- EXCERTO FORNECIDO

※

Que título sensacionalista.

É impossível uma era glacial em 2014, a não ser que das três uma: 1) o sol deixasse de existir de um dia para o outro, ou tivesse uma redução monstrosa da sua radiação (nunca parece ter ocorrido tal fenómeno na história da Terra), 2) uma mega-erupção tipo Yellowstone ou Toba (não há sinais que preocupem nesse sentido), 3) uma guerra nuclear à escala regional ou mundial (este cenário sim, é possível e mais provável), os cientistas estimam que mesmo uma guerra nuclear entre India e Paquistão deveria causar um arrefecimento bem superior ao da idade medieval, e uma guerra mundial, causaria um arrefecimento bem superior ao da idade do gelo.

Portanto, é o que vos digo, na pior das hipóteses, se a actividade solar continuar muito reduzida nas próximas décadas, iremos ter uma redução de temperatura equivalente à do período entre 1600 e 1850, nada de catastrófico e nunca uma era glacial. Mas seria interessante pois traria neve comum novamente a Portugal no inverno.

Porém, com os níveis de CO2 muito elevados, será interessante ver se estes vão continuar fazer a temperatura a subir, mesmo com baixa actividade solar. Até agora, parece ser esse o cenário. Noto, é um facto objectivo, a temperatura média global continuar a subir. Então aqui no Árctico, onde estou, isso ainda é mais dramático e eu confirmo o aquecimento climático.

Portanto, não se preocupem com arrefecimento, a não ser que desejam preocupar-se com os riscos dos nossos armamentos nucleares, o que acho é que é motivo de preocupação mais válido. Preocupar-se com uma idade glacial é uma espécie de fantasia e ilusão.

※

- LINHAS FORNECIDAS
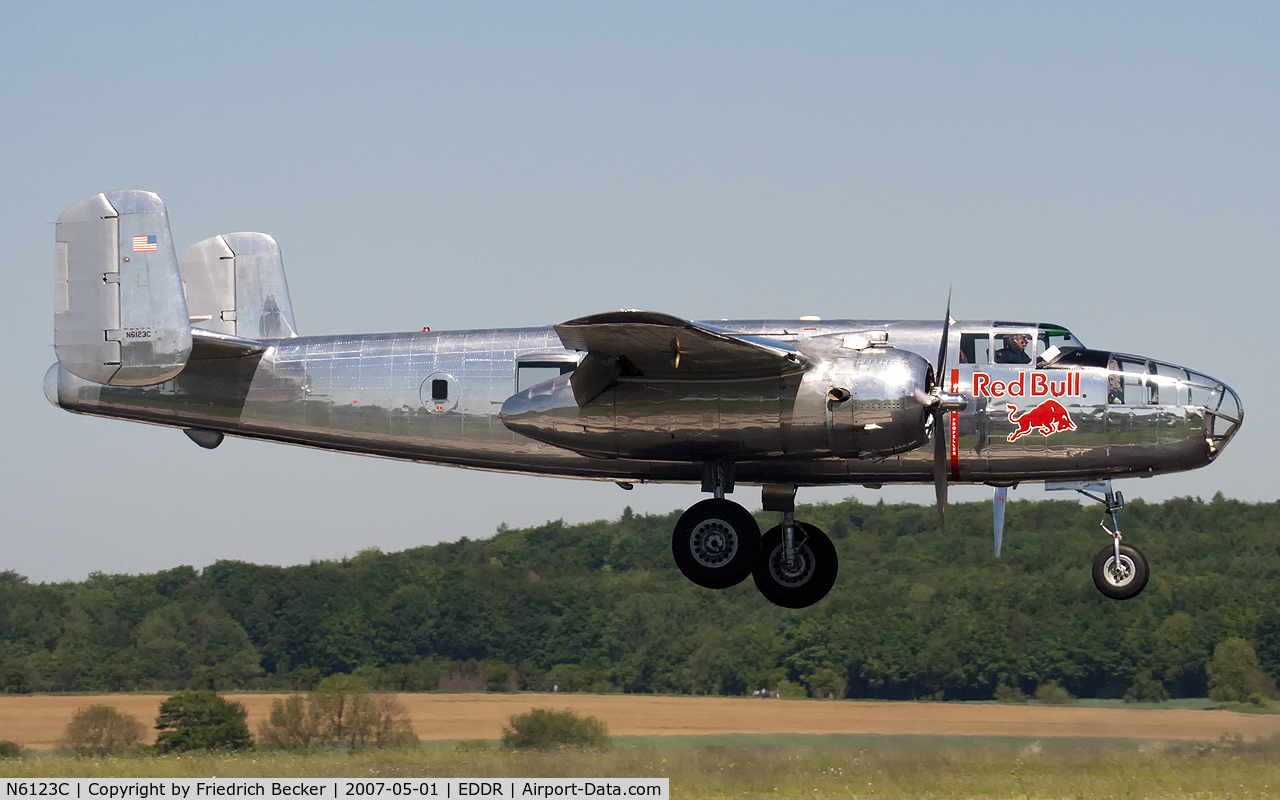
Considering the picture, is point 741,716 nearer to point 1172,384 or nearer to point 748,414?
point 1172,384

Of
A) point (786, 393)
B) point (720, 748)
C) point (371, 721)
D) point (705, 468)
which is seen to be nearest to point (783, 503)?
point (705, 468)

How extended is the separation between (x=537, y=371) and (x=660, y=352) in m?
2.30

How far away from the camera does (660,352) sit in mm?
14016

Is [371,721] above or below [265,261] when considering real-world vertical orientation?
below

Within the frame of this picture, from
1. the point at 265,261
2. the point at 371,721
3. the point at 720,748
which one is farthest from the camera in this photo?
the point at 371,721

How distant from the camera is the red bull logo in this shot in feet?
49.3

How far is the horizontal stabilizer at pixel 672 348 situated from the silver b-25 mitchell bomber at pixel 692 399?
0.10ft

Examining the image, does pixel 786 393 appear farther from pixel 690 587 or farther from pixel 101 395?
pixel 690 587

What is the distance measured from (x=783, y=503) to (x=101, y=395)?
806 centimetres

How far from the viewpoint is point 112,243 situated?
1602cm

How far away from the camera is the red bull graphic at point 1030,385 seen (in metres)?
15.1

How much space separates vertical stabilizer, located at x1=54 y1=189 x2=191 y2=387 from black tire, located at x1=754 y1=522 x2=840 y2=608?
6941 millimetres
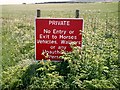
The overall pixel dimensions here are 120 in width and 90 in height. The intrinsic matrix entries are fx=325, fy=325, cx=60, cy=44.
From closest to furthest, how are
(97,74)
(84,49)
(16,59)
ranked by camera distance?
1. (97,74)
2. (84,49)
3. (16,59)

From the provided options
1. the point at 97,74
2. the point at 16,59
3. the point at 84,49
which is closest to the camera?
the point at 97,74

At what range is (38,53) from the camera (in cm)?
792

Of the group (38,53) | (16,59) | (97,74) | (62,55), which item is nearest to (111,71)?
(97,74)

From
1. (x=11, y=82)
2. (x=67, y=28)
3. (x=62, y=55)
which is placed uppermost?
(x=67, y=28)

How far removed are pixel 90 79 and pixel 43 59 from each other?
1.49 meters

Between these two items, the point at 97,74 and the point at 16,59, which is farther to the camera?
the point at 16,59

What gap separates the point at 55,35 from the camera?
25.9 feet

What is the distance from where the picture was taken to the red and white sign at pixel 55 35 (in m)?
7.85

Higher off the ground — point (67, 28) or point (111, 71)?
point (67, 28)

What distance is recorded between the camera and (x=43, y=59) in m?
7.84

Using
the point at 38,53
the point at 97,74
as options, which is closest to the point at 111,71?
the point at 97,74

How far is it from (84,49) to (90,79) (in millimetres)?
927

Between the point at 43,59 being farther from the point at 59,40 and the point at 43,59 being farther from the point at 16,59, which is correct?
the point at 16,59

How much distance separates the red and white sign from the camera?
7848 millimetres
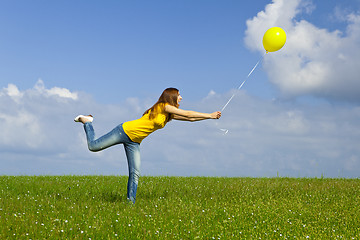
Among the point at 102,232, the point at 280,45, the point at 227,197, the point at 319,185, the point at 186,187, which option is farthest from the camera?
the point at 319,185

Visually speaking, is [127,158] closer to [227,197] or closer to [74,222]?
[74,222]

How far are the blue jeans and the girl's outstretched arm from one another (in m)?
1.17

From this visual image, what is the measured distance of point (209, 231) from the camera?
7.34 metres

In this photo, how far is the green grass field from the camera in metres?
7.22

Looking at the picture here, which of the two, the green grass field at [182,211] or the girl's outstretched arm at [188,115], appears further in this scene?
the girl's outstretched arm at [188,115]

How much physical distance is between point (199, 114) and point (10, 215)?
472 cm

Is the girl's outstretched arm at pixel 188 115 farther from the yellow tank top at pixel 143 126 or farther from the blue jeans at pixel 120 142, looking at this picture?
the blue jeans at pixel 120 142

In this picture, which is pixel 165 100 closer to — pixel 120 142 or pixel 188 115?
pixel 188 115

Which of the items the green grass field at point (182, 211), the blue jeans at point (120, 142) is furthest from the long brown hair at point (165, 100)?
the green grass field at point (182, 211)

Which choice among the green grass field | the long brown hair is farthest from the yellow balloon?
the green grass field

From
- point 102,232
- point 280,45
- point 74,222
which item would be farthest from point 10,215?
point 280,45

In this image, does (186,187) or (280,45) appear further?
Result: (186,187)

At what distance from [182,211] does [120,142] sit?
2.13m

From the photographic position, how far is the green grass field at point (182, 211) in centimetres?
722
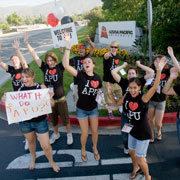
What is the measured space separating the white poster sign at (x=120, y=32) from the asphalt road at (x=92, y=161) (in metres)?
7.12

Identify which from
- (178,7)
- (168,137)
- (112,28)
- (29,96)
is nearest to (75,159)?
(29,96)

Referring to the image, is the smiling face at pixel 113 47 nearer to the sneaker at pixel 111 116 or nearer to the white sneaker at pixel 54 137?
the sneaker at pixel 111 116

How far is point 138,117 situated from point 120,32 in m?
9.12

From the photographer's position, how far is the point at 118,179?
10.5 ft

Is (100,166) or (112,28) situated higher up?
(112,28)

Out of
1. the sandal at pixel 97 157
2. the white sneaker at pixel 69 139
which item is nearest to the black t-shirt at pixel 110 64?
the white sneaker at pixel 69 139

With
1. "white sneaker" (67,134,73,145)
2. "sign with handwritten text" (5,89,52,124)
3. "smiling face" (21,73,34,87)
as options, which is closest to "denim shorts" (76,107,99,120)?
"sign with handwritten text" (5,89,52,124)

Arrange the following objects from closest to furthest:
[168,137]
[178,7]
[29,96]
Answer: [29,96], [168,137], [178,7]

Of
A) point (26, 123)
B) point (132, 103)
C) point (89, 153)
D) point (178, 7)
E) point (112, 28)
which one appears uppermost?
point (178, 7)

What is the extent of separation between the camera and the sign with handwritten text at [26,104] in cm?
307

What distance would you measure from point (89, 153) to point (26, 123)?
152 centimetres

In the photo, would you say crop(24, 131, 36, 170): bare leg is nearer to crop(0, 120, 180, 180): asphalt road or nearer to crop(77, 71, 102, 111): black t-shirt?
crop(0, 120, 180, 180): asphalt road

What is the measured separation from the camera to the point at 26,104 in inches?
122

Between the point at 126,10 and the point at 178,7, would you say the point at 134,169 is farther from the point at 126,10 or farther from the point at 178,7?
the point at 126,10
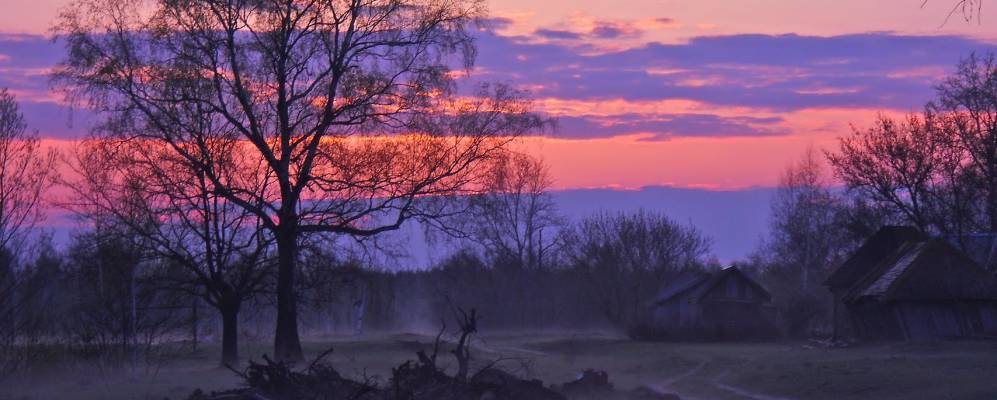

※

- COMPLETE O SEGUINTE
1: Copie do texto sobre a era glacial o trecho entre "Portanto, é o" e "Portugal no inverno.", inclusive.
2: Prossiga o texto sobre a era glacial a partir da última frase apresentada.
Não é preciso recorrer às linhas para nada.

- RESPOSTAS ÀS TAREFAS
1:
Portanto, é o que vos digo, na pior das hipóteses, se a actividade solar continuar muito reduzida nas próximas décadas, iremos ter uma redução de temperatura equivalente à do período entre 1600 e 1850, nada de catastrófico e nunca uma era glacial. Mas seria interessante pois traria neve comum novamente a Portugal no inverno.

2:
As pessoas perdem imenso tempo em teorias da conspiração em vez de perderem tempo em soluções práticas para os problemas actuais, que são reais e mais importantes.


----------



## Orion (19 Fev 2014 às 16:24)

> O ‘El Niño’ vai regressar já no final deste ano e trará consigo as temperaturas mais elevadas desde que há registo, prevê um estudo publicado na revista da Academia Nacional de Ciências dos Estados Unidos e realizado por um grupo de cientistas alemães.
> 
> Ao jornal i, Armin Bunde e Josef Ludescher, dois dos autores do estudo, explicam que se basearam “num novo método [de previsão] que assenta num índice que compara a temperatura do ar, na zona onde costuma ocorrer o ‘El Niño’, e no resto do Pacífico, permitindo prever o fenómeno um ano antes de acontecer e, desta vez, com 76% de probabilidade”.
> 
> ...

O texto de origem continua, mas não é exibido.